Gli antenati delle iguane delle Fiji, tra cui l’iconico Brachylophus vitiensis, potrebbero aver compiuto un’impresa a dir poco straordinaria. Oltre 30 milioni di anni fa, questi antichi rettili potrebbero aver attraversato l’intero Oceano Pacifico, viaggiando sospinti dalle correnti marine e aggrappandosi a zattere naturali di vegetazione galleggiante. Secondo uno studio pubblicato il 17 marzo su Proceedings of the National Academy of Sciences, questa migrazione potrebbe rappresentare il più lungo spostamento transoceanico mai documentato tra i vertebrati terrestri.
Secondo il biologo evoluzionista Ethan Gyllenhaal, ricercatore presso la Texas Tech University di Lubbock, questa traversata rappresenta “un esempio straordinario di dispersione a lunga distanza”. Le iguane delle Fiji, uniche rappresentanti della famiglia delle Iguanidae al di fuori delle Americhe, hanno da sempre costituito un enigma per gli scienziati.

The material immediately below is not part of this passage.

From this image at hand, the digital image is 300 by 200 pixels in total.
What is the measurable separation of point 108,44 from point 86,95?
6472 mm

Le quattro specie oggi presenti nelle isole Fiji appartengono al genere Brachylophus, e la loro presenza così lontana dalle coste americane ha sollevato interrogativi complessi sull’origine di questa popolazione isolata.

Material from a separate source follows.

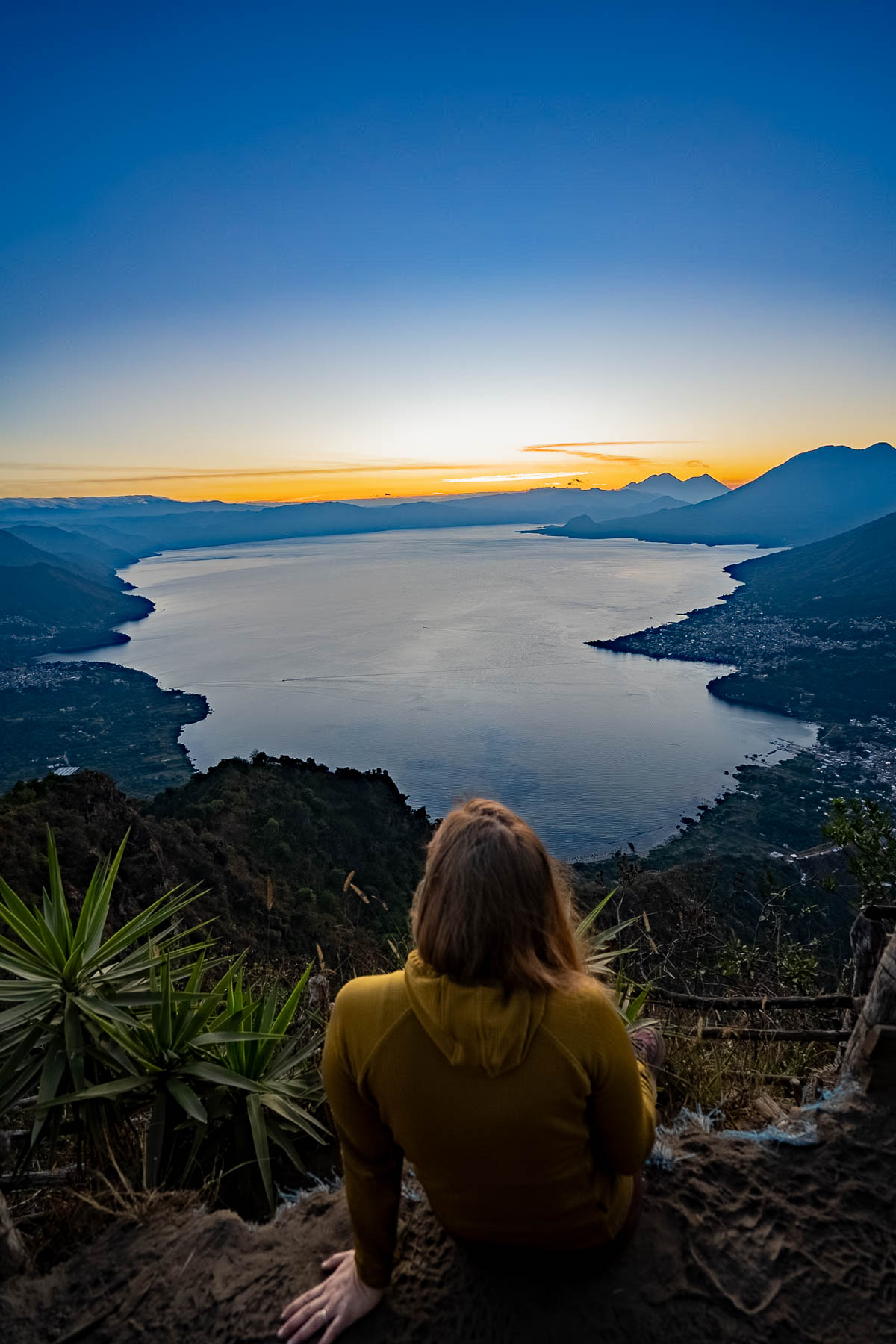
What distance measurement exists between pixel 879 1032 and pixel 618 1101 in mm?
1238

Il biologo evoluzionista Simon Scarpetta, dell’Università di San Francisco, spiega che la comunità scientifica aveva ipotizzato due scenari principali: il primo prevedeva un viaggio epico direttamente dalle Americhe tramite zattere di vegetazione; il secondo ipotizzava un’origine asiatica o australiana, con migrazioni più brevi di antenati ora estinti.
Scarpetta e il suo team hanno ricostruito l’albero genealogico delle iguane analizzando oltre 200 specie di rettili affini. Attraverso un’analisi approfondita dei genomi e dei fossili, gli studiosi hanno identificato una stretta parentela tra le iguane delle Fiji e il Dipsosaurus dorsalis, noto anche come iguana del deserto, che oggi abita il Messico e il sud-ovest degli Stati Uniti.
L’analisi genetica, combinata con la distribuzione dei fossili, suggerisce che le iguane abbiano lasciato le coste del Nord America tra 31 milioni e 34 milioni di anni fa. La separazione evolutiva tra Brachylophus e Dipsosaurus potrebbe essersi verificata proprio in seguito a questo viaggio incredibile attraverso il Pacifico.
Il percorso stimato supera gli 8.000 chilometri, una distanza impressionante, pari a circa un quinto del giro del mondo. Secondo gli studiosi, questo rappresenterebbe il record di migrazione transoceanica per un vertebrato terrestre. Altri candidati a simili imprese includono alcune specie di lucertole e i cosiddetti ragni trappola, anch’essi noti per traversate spettacolari.
Rayna Bell, biologa evoluzionista presso l’Accademia delle Scienze della California a San Francisco, evidenzia però quanto sia difficile calcolare con precisione il tragitto effettivamente compiuto. Alcune isole che potrebbero aver rappresentato tappe intermedie potrebbero essere scomparse da tempo, rendendo la ricostruzione incompleta.
Secondo Bell, l’incertezza aumenta quanto più si risale nella scala del tempo evolutivo. “Il pianeta è cambiato radicalmente negli ultimi milioni di anni, rendendo difficoltosa l’interpretazione dei dati paleontologici e genetici disponibili”, afferma.
Le iguane sembrano possedere caratteristiche ideali per sopravvivere a una simile traversata oceanica. La loro dieta erbivora potrebbe aver consentito loro di nutrirsi dei resti vegetali della zattera stessa durante il viaggio. Alcune specie moderne sono inoltre capaci di entrare in stato di letargo, sospendendo temporaneamente il bisogno di cibo. La resistenza al calore e alla disidratazione avrebbe ulteriormente aumentato le probabilità di sopravvivenza.
Non è un caso che molte specie di iguane vivano oggi su isole, ed è stato osservato più volte il fenomeno di colonizzazione di nuove terre emerse da parte di questi rettili, utilizzando zattere naturali trasportate dalle correnti marine.
Scarpetta sottolinea: “Se dovessi scegliere un gruppo di vertebrati capace di sopravvivere a un viaggio oceanico di migliaia di chilometri, le iguane sarebbero la scelta più logica”.
Per Gyllenhaal, questa scoperta dimostra che eventi eccezionalmente rari, come una traversata oceanica riuscita, diventano statisticamente possibili quando si considerano archi temporali così estesi. “In milioni di anni, anche gli eventi con probabilità bassissime finiscono per verificarsi”, conclude il biologo americano.